Durante mucho tiempo, existía una creencia muy extendida de que las mujeres no debían comer durante el parto. Esto tenía su razón de ser en que el cuerpo está atravesando un momento muy difícil y traumático.
Según
esta teoría, el proceso de digestión podría presentar malestares a causa del
trauma que está sufriendo el cuerpo de la mujer. Por lo tanto, podrían
producirse vómitos, dolores y otros problemas relacionados que aumentarían el
malestar de la futura madre y podrían llegar a suponer un peligro.
Además,
si se tiene que realizar una operación de urgencia con anestesia, puede
considerarse como una contraindicación, por lo que mucha gente piensa que es
poco recomendable. Así, durante un parto, muchas mujeres se limitan a beber
agua o a utilizar algo de hielo para prevenir la temida deshidratación.
Comer durante el parto, Opinión de los especialistas
Muchos
expertos han alzado la voz contra esta idea en los últimos años. ¿Cómo se puede
esperar que una mujer se mantenga en óptimas condiciones y haga uso de todas
sus fuerzas para traer a su hijo al mundo si no puede comer durante 14 ó 16
horas seguidas?
Estos
expertos indican que, si bien puede ser factible que una mujer deje de comer
durante un parto de pocas horas de duración, es imposible pretender tal cosa si
un parto se alarga más de seis horas. Por lo tanto, cada vez se están alzando
más voces que se encuentran a favor de desterrar esta creencia y que indican
que los ínfimos riesgos que se pueden correr no justifican esta práctica.
Esta práctica está dividida a ojos de los especialistas
Muchos
médicos defenderán la necesidad de apostar sobre seguro y te dirán que no debes
comer durante el parto, mientras que otros comprenderán que necesitarás todas
tus fuerzas y te indicarán qué alimentos son razonablemente seguros en ese
momento.
Habla
del tema con tu matrona y tu médico e intentad llegar a un acuerdo. Nosotros sí
recomendamos comer durante el parto si así lo deseas, especialmente durante los
primeros estados del mismo. Lo que siempre te aconsejaremos es que no realices
una comida pesada, sino que ingieras alimentos ligeros que te den fuerzas y
corran menos riesgos de resultar problemáticos. Por ejemplo, una sopa, un puré,
una tostada con mermelada o incluso una compota de manzana.
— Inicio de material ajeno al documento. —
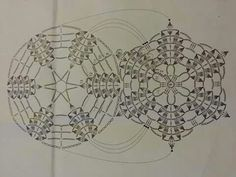 Bombka Crochet Snowflake Pattern, Crochet Snowflakes, Crochet Stitches Patterns, Crochet Motif, Crochet Doilies, Crochet Christmas Decorations, Crochet Christmas Trees, Crochet Decoration, Holiday Crochet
Si vas a comer que no se una comida pesada
Este
tipo de alimentos te ayudarán a recuperar fuerzas, se digieren fácilmente y es
muy poco probable que te den problemas gastrointestinales durante el parto.
Siempre constituirán una mejor opción que hacer una comida grande antes de
llegar al hospital, como muchas mujeres hacen ante la perspectiva de que no las
permitan hacerlo una vez admitidas.
Una
comida grande y grasienta tardará mucho en digerirse y sí te puede provocar los
problemas que los opositores a esta práctica tanto temen. Por lo tanto, cíñete
a alimentos ligeros y nutritivos y no tendrás demasiados problemas.
Prepara tu comida ligera con anticipación
Asimismo,
si prefieres comer durante el parto, te recomendamos que un poco antes de tu
fecha prevista para el parto prepares algunos tuppers con este tipo de snack
para que los podáis llevar al hospital con vosotros. Si bien muchos hospitales
tienen cafetería, no es práctico tener que mandar a tu pareja o a un familiar a
buscar una sopa caliente (y, sobre todo, a enfrentarse al reto que supondrá
llevarla), cada vez que tengas hambre. Por lo tanto, siempre es más práctico
que tengas aquello que quieras comer a tu disposición en la bolsa que hayas
preparado para ir al hospital.
En
todo caso, como en cualquier otro aspecto del embarazo, la información, la
previsión y la comunicación a este respecto son fundamentales. Habla con los
expertos que llevan tu embarazo, como ya hemos indicado anteriormente, para
saber su opinión al respecto y qué puedes esperar.
Siempre informa que deseas comer y no lo hagas sin
notificar
Asimismo,
durante el parto, si quieres comer, comunícaselo a las personas que te estén
monitorizando en ese momento para saber qué les parece. Esto es especialmente
importante si, por cualquier razón, te han puesto algún tipo de medicación que
puede interactuar mal con la comida.